Lois Wagner Fine Arts presented Timothy J. Clark’s Poetic Realism: Recent Watercolors at Godel & Co. Fine Art in New York April 1 – 22, 2016. Art historian and former museum director Christopher Crosman wrote of the exhibition, “Clark reminds us that watercolor is about how time looks and feels, special moments that can simultaneously resonate with the past but be brought close to a consoling present through a master’s knowing touch.”
In 2015, Clark’s paintings were celebrated in a solo exhibition, Timothy J. Clark: In the Presence of Sacred Light, at the Loyola University Museum of Art (LUMA) in Chicago. Leo J. O’Donovan, S. J., wrote of the work, “Clark probes the creative act itself, the ‘otherness’ it offers, the mystery of appear-ing (not mere appearance) – the sacred”.
A solo exhibition of Clark’s watercolors, Timothy J. Clark, opened at Southern California’s Laguna Art Museum November 4, 2012, and was extended due to popular demand through February 17, 2013. Museum Executive Director Malcolm Warner has written, “Timothy J. Clark stands among the American masters of watercolor, past and present. Along with an uncanny skill at his craft, he has a keen eye for a subject and a sure power of expression. There is no more persuasive argument for watercolor as an art form than a Timothy J. Clark exhibition.”
Curator and art historian Gene Cooper wrote of the artist’s work for his 2011 solo exhibition at the Nevada Museum of Art: “Like Rembrandt, Clark’s dramatic light penetrates the rich darkness of the interior core evoking a sense of mysterious presence.” Art historian Lisa E. Farrington, Ph.
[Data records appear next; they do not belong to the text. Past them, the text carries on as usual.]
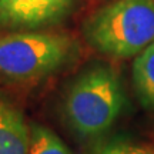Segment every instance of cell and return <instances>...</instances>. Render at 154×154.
<instances>
[{
    "label": "cell",
    "instance_id": "obj_8",
    "mask_svg": "<svg viewBox=\"0 0 154 154\" xmlns=\"http://www.w3.org/2000/svg\"><path fill=\"white\" fill-rule=\"evenodd\" d=\"M99 154H154V150L143 144L114 141L103 147L99 151Z\"/></svg>",
    "mask_w": 154,
    "mask_h": 154
},
{
    "label": "cell",
    "instance_id": "obj_5",
    "mask_svg": "<svg viewBox=\"0 0 154 154\" xmlns=\"http://www.w3.org/2000/svg\"><path fill=\"white\" fill-rule=\"evenodd\" d=\"M30 126L22 111L0 94V154H29Z\"/></svg>",
    "mask_w": 154,
    "mask_h": 154
},
{
    "label": "cell",
    "instance_id": "obj_1",
    "mask_svg": "<svg viewBox=\"0 0 154 154\" xmlns=\"http://www.w3.org/2000/svg\"><path fill=\"white\" fill-rule=\"evenodd\" d=\"M94 50L114 59H131L154 42V0H114L83 23Z\"/></svg>",
    "mask_w": 154,
    "mask_h": 154
},
{
    "label": "cell",
    "instance_id": "obj_2",
    "mask_svg": "<svg viewBox=\"0 0 154 154\" xmlns=\"http://www.w3.org/2000/svg\"><path fill=\"white\" fill-rule=\"evenodd\" d=\"M124 104L117 73L94 64L73 80L67 88L63 111L67 124L82 137H97L116 123Z\"/></svg>",
    "mask_w": 154,
    "mask_h": 154
},
{
    "label": "cell",
    "instance_id": "obj_7",
    "mask_svg": "<svg viewBox=\"0 0 154 154\" xmlns=\"http://www.w3.org/2000/svg\"><path fill=\"white\" fill-rule=\"evenodd\" d=\"M29 154H73L72 150L47 127L30 124Z\"/></svg>",
    "mask_w": 154,
    "mask_h": 154
},
{
    "label": "cell",
    "instance_id": "obj_4",
    "mask_svg": "<svg viewBox=\"0 0 154 154\" xmlns=\"http://www.w3.org/2000/svg\"><path fill=\"white\" fill-rule=\"evenodd\" d=\"M76 0H0V32H34L63 22Z\"/></svg>",
    "mask_w": 154,
    "mask_h": 154
},
{
    "label": "cell",
    "instance_id": "obj_6",
    "mask_svg": "<svg viewBox=\"0 0 154 154\" xmlns=\"http://www.w3.org/2000/svg\"><path fill=\"white\" fill-rule=\"evenodd\" d=\"M131 76L138 101L143 107L154 110V42L134 57Z\"/></svg>",
    "mask_w": 154,
    "mask_h": 154
},
{
    "label": "cell",
    "instance_id": "obj_3",
    "mask_svg": "<svg viewBox=\"0 0 154 154\" xmlns=\"http://www.w3.org/2000/svg\"><path fill=\"white\" fill-rule=\"evenodd\" d=\"M77 54L69 34L54 32H13L0 37V82L23 84L54 74Z\"/></svg>",
    "mask_w": 154,
    "mask_h": 154
}]
</instances>
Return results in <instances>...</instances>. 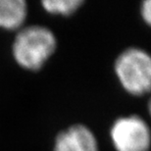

D., in the 2008 book, Timothy J. Clark, speaks of the artist’s paintings as “diffidently profound documents of human existence,” and she notes his “almost uncanny ability to infuse rudimentary and inert objects…with something akin to a human soul.” Fine Art Connoisseur magazine has called Timothy J. Clark “a living master”.
Clark lectured for several years at Yale University’s Graduate School in Rome, and has taught from the University of Hawaii to the National Academy. An artist-educator, he served as the Interim Executive Director of the Art Students League of New York from February through June, 2017. He maintains studios in Capistrano Beach, California, New York City, and West Bath, Maine.